▸ TAREFA 1:
De acordo com o texto sobre o Festival de Brasília, por quantos dias a diretora de Logos ficou intubada com covid?
▸ TAREFA 2:
No texto sobre o Festival de Brasília, reescreva de forma mais breve o parágrafo que começa com "Único curta do DF", mantendo os fatos principais.
▸ TAREFA 3:
Reproduza, do texto sobre o Festival de Brasília, a passagem de "Dança dos Vagalumes, de Maikon Nery (PR) - (crédito: Divulgação/" até "sul do país.", sem nenhuma alteração.

▸ TRECHO DO TEXTO:
CINEMA

Grandes histórias em poucos minutos: Festival de Brasília exibe 11 curtas

Trazendo narrativas potentes e diversas, a Mostra Competitiva Nacional se inicia no festival de Brasília do Cinema Brasileiro

Dança dos Vagalumes, de Maikon Nery (PR) -  (crédito: Divulgação/ Festival de Brasília do Cinema Brasileiro )
Dança dos Vagalumes, de Maikon Nery (PR) - (crédito: Divulgação/ Festival de Brasília do Cinema Brasileiro )

Com início neste sábado (13/9), a Mostra Competitiva Nacional de Curtas traz para o Cine Brasília 11 curtas com narrativas e formatos cinematográficos muito diferentes. Histórias LGBTQIAPN , documentários sobre experiências pessoais dos diretores e projetos com abordagens políticas compõem o festival com realizadores de norte a sul do país.

Único curta do DF, Fogo Abismo tem direção de Roni Sousa em sua estreia no festival. O documentário aborda lembranças de infância na Vila Rabelo, uma das maiores ocupações de Brasília. "O filme coloca em contraste a cidade planejada e as ocupações, trazendo à tona as tensões que atravessam quem vive nesses lugares. É uma obra construída de dentro da comunidade onde cresci. Meus pais e familiares foram alguns dos primeiros moradores, e essa vivência está em vários detalhes do filme. O diferencial é mostrar que a periferia pode produzir suas próprias imagens e narrativas, sem necessariamente precisar do olhar de fora", reforça Roni.

Misturando documentário e ficção, Logos chega com direção de Britney, do Rio Grande do Sul. "Logos nasceu da experiência de perder a consciência — em 2020, fiquei intubada durante 14 dias com covid. O filme parte dessa vivência para refletir sobre memória, afeto e a corporalidade trans em um espaço hospitalar", conta a diretora. O curta pega um momento tão delicado e pessoal e transforma em arte, compartilhando a vivência ao público.

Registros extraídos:
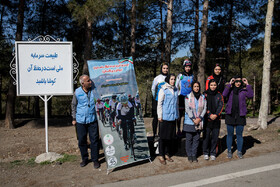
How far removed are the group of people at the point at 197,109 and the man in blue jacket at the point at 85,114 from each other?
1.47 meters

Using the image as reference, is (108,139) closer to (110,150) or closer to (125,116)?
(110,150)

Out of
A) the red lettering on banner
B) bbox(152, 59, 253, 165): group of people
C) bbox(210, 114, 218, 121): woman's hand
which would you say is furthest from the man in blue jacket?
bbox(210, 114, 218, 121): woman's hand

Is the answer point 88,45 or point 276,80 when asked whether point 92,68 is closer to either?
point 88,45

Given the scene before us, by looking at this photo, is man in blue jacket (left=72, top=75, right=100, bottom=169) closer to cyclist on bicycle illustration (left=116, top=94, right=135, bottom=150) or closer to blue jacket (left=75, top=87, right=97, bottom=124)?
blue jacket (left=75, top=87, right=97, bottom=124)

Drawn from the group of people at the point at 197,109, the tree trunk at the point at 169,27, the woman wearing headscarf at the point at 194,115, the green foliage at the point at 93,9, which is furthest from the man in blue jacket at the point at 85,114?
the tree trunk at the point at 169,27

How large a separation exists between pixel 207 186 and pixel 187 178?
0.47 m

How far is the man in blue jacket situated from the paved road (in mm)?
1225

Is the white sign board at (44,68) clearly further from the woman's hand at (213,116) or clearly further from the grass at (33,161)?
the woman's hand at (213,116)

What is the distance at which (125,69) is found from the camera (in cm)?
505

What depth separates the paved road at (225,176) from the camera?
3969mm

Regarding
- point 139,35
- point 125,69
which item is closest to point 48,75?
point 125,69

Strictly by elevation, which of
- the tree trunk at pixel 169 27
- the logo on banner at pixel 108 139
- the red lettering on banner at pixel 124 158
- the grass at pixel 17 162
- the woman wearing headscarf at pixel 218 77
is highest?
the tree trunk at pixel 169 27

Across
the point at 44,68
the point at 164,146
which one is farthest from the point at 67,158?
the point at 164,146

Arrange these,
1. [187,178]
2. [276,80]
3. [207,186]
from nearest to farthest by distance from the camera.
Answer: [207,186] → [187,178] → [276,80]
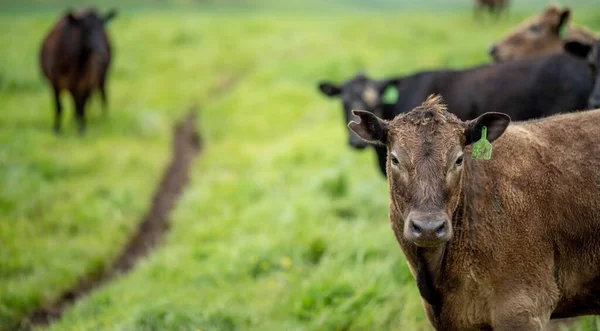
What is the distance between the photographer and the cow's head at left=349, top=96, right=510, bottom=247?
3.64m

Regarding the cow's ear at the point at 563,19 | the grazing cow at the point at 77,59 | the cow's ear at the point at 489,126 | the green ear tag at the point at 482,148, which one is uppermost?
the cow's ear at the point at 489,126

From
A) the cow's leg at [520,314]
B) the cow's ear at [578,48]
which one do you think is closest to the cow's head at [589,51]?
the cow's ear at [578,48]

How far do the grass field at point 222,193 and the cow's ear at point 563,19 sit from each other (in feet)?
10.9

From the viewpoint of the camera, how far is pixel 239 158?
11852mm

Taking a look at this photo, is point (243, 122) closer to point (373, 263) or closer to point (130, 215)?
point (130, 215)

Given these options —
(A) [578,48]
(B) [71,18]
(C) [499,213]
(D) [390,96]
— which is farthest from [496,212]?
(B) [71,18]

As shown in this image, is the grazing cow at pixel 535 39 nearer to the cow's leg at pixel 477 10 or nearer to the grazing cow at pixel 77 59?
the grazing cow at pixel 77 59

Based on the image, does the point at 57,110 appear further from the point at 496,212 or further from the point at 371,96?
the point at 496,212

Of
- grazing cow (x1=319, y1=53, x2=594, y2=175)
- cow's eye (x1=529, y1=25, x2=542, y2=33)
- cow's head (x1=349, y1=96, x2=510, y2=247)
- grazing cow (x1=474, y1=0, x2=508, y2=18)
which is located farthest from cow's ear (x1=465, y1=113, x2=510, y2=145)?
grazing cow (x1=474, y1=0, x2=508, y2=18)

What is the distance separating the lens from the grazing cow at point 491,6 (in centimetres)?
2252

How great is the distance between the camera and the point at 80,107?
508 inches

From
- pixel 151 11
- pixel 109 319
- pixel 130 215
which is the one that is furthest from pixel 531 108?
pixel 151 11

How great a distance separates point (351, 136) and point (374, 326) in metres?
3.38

▸ SOLUÇÃO DO EXERCÍCIO 1:
Ela ficou intubada durante 14 dias, em 2020.

▸ SOLUÇÃO DO EXERCÍCIO 2:
Fogo Abismo, único curta do DF, marca a estreia de Roni Sousa no festival. O documentário trata de lembranças de infância na Vila Rabelo, uma das maiores ocupações de Brasília, e contrapõe a cidade planejada às ocupações. Roni conta que a obra foi feita de dentro da comunidade onde cresceu, onde seus pais e familiares estiveram entre os primeiros moradores. Segundo Roni, o filme mostra que a periferia pode produzir suas próprias imagens e narrativas.

▸ SOLUÇÃO DO EXERCÍCIO 3:
Dança dos Vagalumes, de Maikon Nery (PR) - (crédito: Divulgação/ Festival de Brasília do Cinema Brasileiro )

Com início neste sábado (13/9), a Mostra Competitiva Nacional de Curtas traz para o Cine Brasília 11 curtas com narrativas e formatos cinematográficos muito diferentes. Histórias LGBTQIAPN , documentários sobre experiências pessoais dos diretores e projetos com abordagens políticas compõem o festival com realizadores de norte a sul do país.